For other kinds of customers, such as the most dedicated, active Shoppers Optimum cardholders, a longer wait before getting a bigger reward may be exactly what keeps them coming back. For them, it’s more about the challenge of piling up the points and getting a big payoff than getting regular, smaller rewards.
Psychologists have known for decades that some people inherently prefer immediate, small rewards and others prefer to wait it out and get a larger payoff later—and develop that tendency long before they reach shopping age. Consider the famous “marshmallow tests” performed in the 60s and 70s at Stanford University. Researchers would place a marshmallow in front of a child and tell her that she could eat it right away—or, if she waited for 15 minutes, she could eat two later. The kids who waited successfully (about 30%) ended up doing better at school and getting higher SAT scores later in life.
There are many kinds of customer and many ways to use a reward structure to draw them in. The secret is in knowing their buying habits as well as you can, with a high degree of what analyst jargon terms “granularity.”

THE NEXT WAVE OF LOYALTY

Rajat Paharia, the founder of tech innovators Bunchball and author of Loyalty 3.0: How to Revolutionize Customer and Employee Engagement with Big Data and Gamification, argues in his new book that the more companies pay attention to and analyze the torrent of information on demographics and buying preferences being produced every day by customers, the stronger they can make the bond between buyer and brand.
“We’re all walking data generators,” says Paharia. “Every time I post an article, I share, I buy, I rate a movie—all those things can be considered the raw material and can be used in these next-generation loyalty programs.”
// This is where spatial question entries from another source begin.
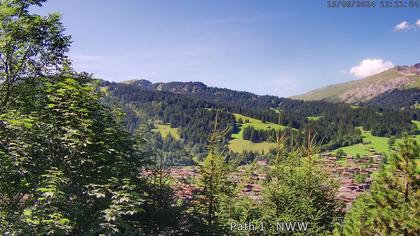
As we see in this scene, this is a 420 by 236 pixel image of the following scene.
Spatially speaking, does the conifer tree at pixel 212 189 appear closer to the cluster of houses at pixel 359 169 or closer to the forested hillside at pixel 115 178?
the forested hillside at pixel 115 178

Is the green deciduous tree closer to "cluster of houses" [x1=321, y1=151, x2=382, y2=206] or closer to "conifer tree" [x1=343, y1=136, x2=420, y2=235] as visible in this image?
"conifer tree" [x1=343, y1=136, x2=420, y2=235]

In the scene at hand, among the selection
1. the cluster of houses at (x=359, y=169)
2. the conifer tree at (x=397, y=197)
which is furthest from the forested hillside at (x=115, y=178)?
the cluster of houses at (x=359, y=169)

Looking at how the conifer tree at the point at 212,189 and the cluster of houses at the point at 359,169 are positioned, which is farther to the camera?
the cluster of houses at the point at 359,169

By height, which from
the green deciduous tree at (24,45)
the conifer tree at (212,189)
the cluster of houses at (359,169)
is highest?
the green deciduous tree at (24,45)

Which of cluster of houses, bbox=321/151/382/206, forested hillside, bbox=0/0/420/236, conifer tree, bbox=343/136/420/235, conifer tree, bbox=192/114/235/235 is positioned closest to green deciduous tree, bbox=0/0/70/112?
forested hillside, bbox=0/0/420/236

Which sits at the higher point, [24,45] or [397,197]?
[24,45]

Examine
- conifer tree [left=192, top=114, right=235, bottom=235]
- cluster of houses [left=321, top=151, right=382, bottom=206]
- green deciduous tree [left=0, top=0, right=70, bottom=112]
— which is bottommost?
cluster of houses [left=321, top=151, right=382, bottom=206]

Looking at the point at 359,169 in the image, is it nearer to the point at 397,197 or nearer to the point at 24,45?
the point at 397,197

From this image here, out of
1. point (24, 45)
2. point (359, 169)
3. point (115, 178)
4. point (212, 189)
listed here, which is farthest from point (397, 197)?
point (359, 169)

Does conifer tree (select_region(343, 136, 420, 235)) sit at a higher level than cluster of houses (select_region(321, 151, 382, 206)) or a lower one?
higher

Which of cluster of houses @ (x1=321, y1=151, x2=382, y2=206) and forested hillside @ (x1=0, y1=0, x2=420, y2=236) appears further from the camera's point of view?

While traditional loyalty programs can incorporate gaming elements, Paharia argues that most of them—Air Miles and Aeroplan included—aren’t realizing the concept of loyalty to its full potential. He says rewards-centred programs still keep the focus on the prizes, rather than on building any affinity for the brand itself. Most loyalty programs are “mercenary,” he says, “complex discounting schemes.” Members only stay members as long as they’re getting a good deal, not because of any true loyalty to the brand itself. That means they’re susceptible to getting stolen by rival loyalty programs.
But according to LoyaltyOne’s Fukuchi, miles programs really do build traditional brand loyalty. Various studies performed by LoyaltyOne over the years have shown that after the deal is over and the transaction with a loyalty brand finishes, a “halo effect” remains around that brand. Consumers who have shopped there to earn points exhibit an increased spend there after the promotion ends, she says.
Paharia believes that “loyalty” as a concept will change. It will become more widespread through every company, not just traditional points programs. He believes every brand in the future will likely have some loyalty or gaming component as data becomes a more powerful tool.
More information is likely a good thing for regular loyalty cards to gather, too.
“I think that loyalty programs should start to personalize things a little more,” says Restivo. “For example, if you have a passionate shopper who buys so much makeup, maybe they get certain rewards based on the fact that they only buy that.”
Programs are moving in that direction. And if Restivo hadn’t found her ideal loyalty program based on what she’s passionate about—going to the movies—she’d likely still be telling her friends that their loyalty cards were a big waste of time.